What needs to be done: The answer must be every line from the entries below that includes "site".
(Provided records)
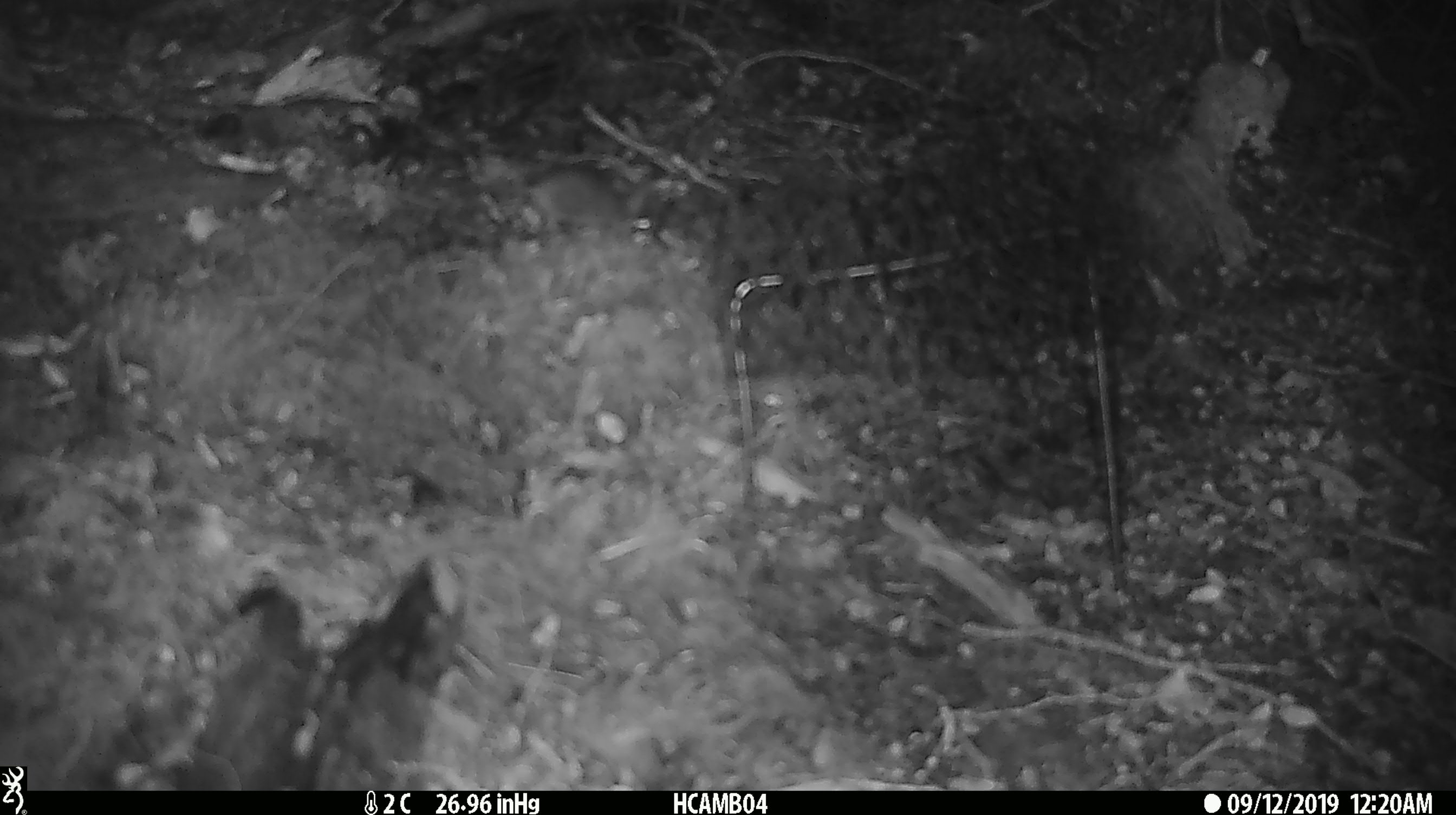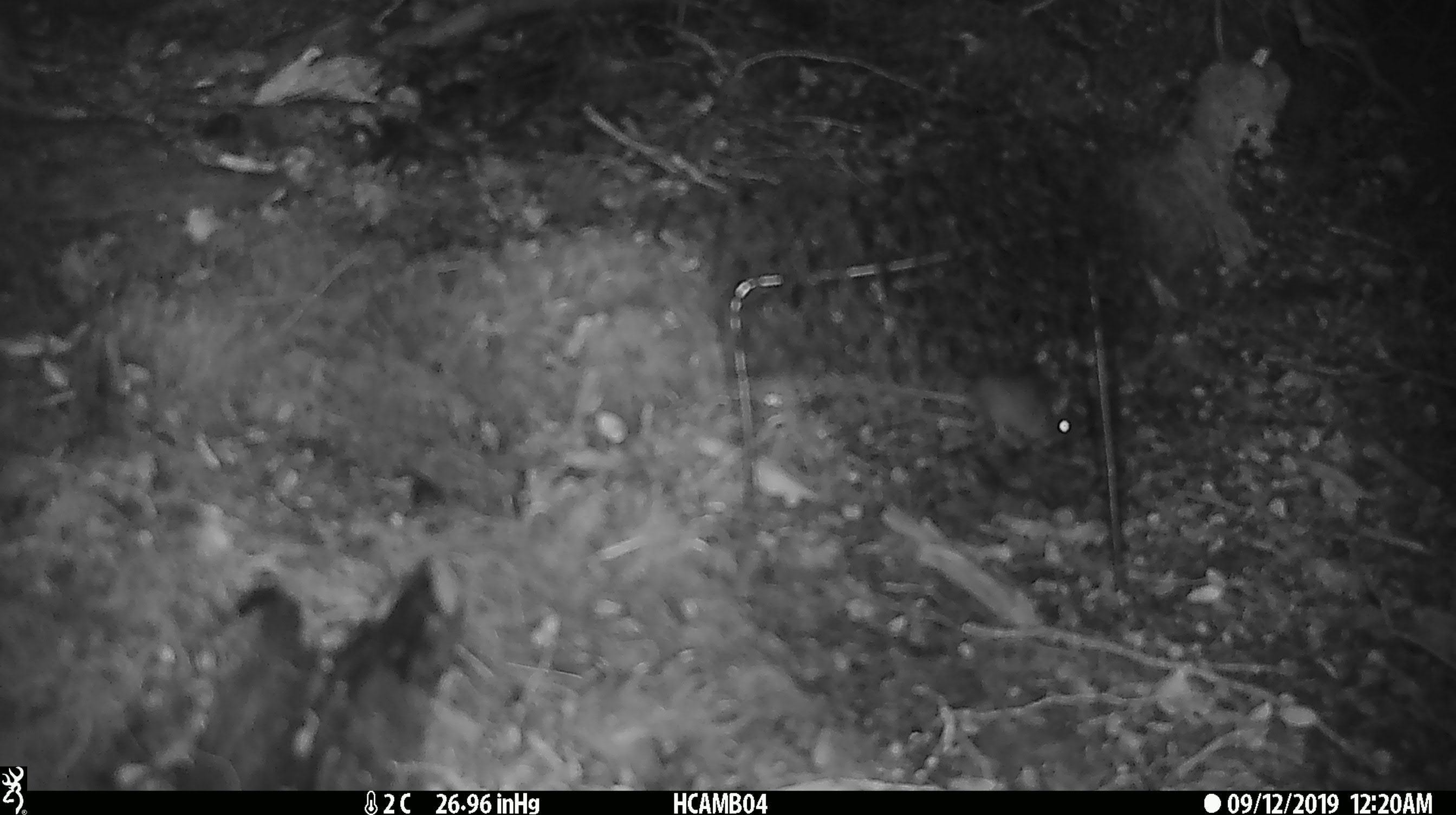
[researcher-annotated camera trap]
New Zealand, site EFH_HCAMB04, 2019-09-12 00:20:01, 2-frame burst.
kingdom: Animalia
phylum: Chordata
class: Mammalia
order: Rodentia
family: Muridae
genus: Mus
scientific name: Mus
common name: mouse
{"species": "mouse (Mus)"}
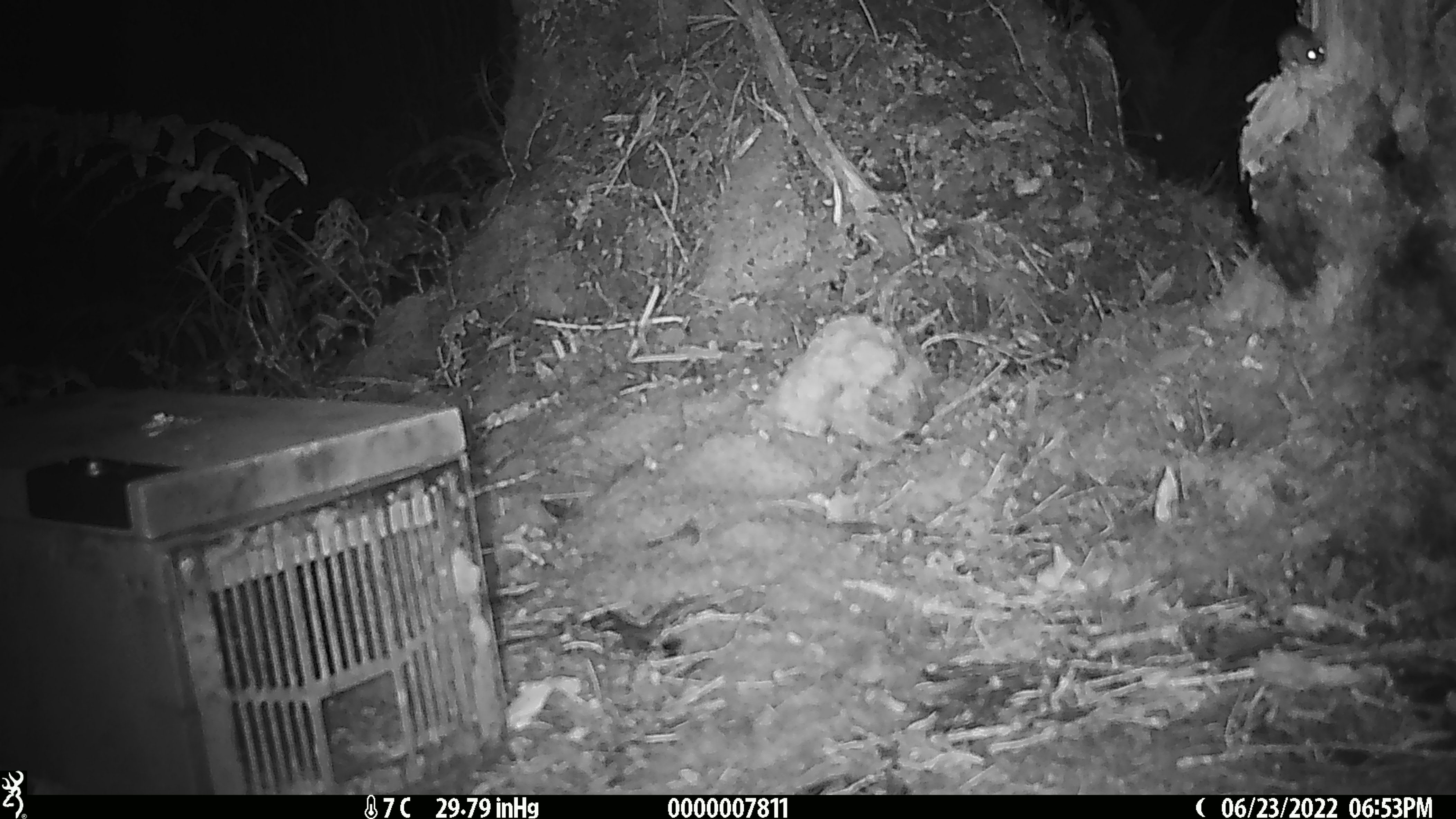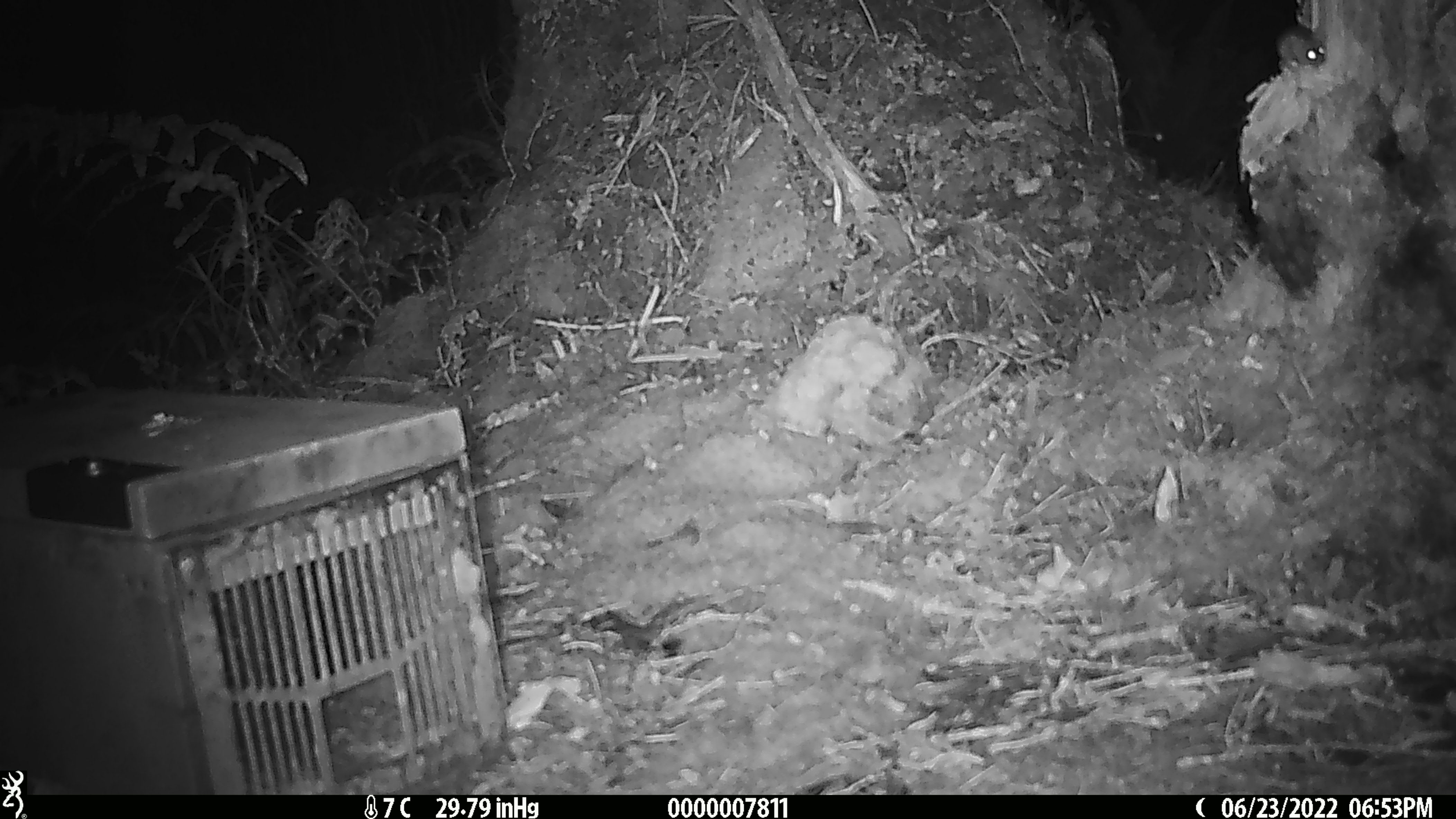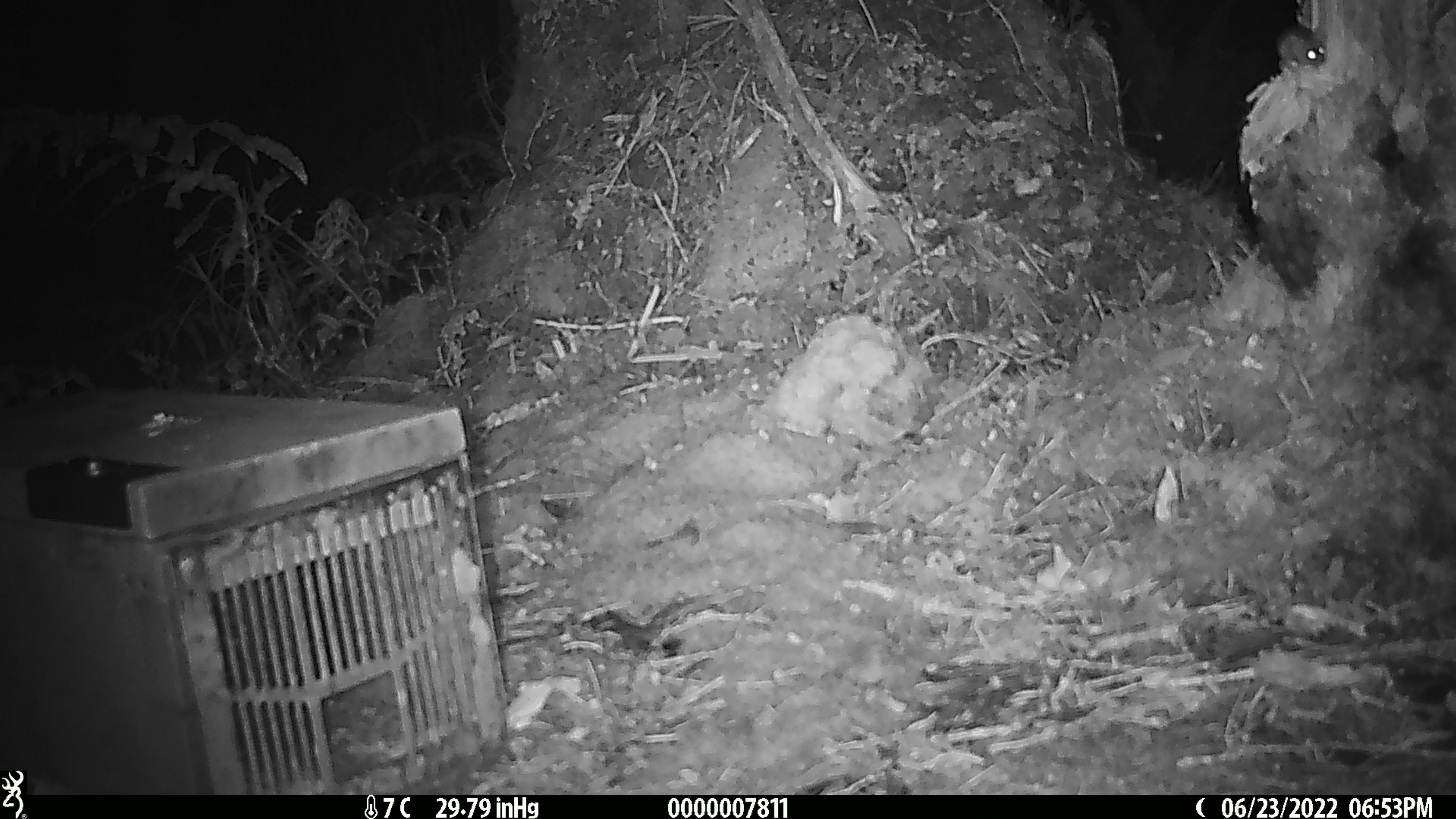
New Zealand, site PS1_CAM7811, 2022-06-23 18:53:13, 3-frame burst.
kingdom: Animalia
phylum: Chordata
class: Mammalia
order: Rodentia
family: Muridae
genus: Mus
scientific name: Mus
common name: mouse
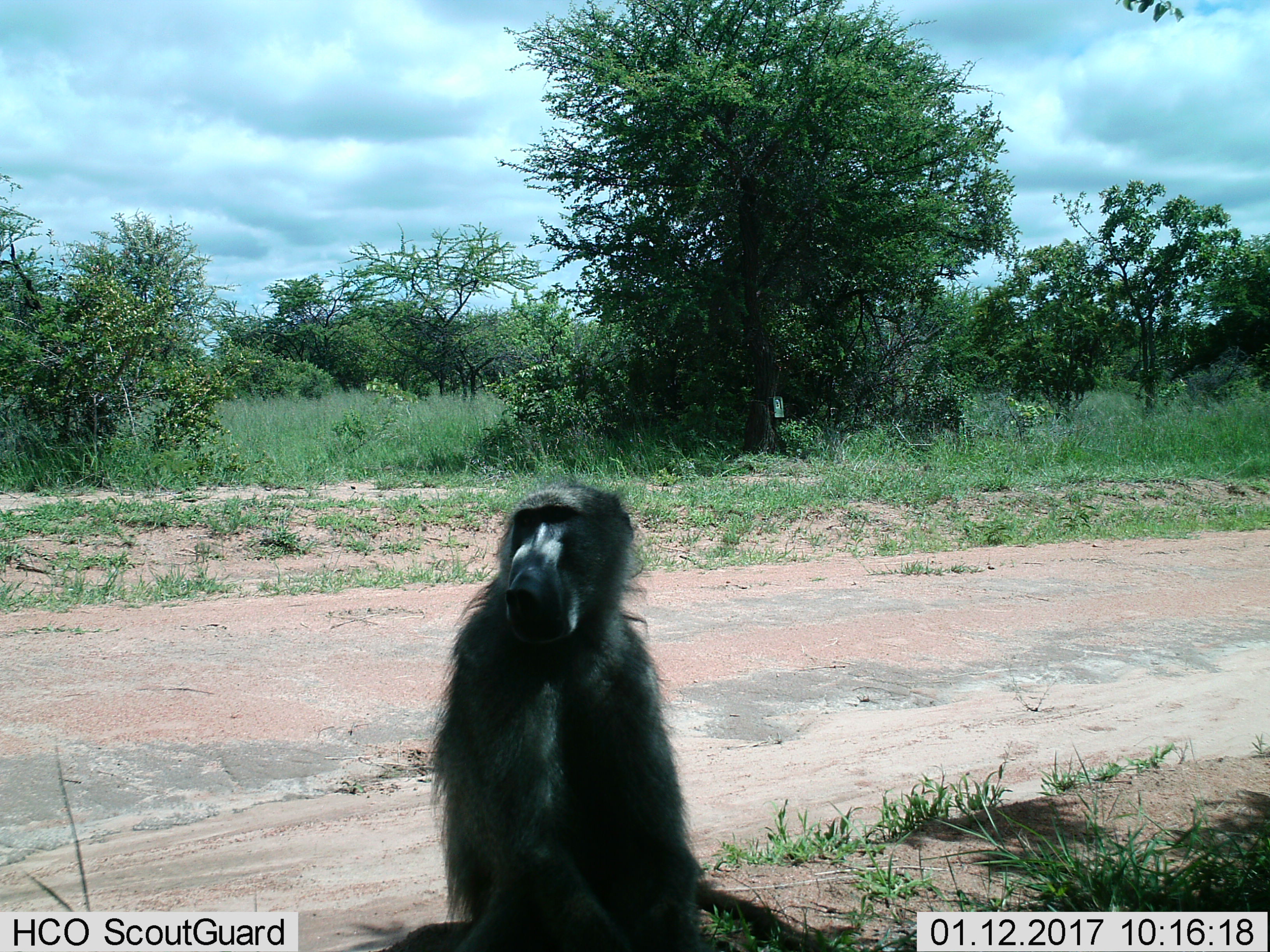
(End Provided records)
Result of the exercise:
New Zealand, site EFH_HCAMB04, 2019-09-12 00:20:01, 2-frame burst.
New Zealand, site PS1_CAM7811, 2022-06-23 18:53:13, 3-frame burst.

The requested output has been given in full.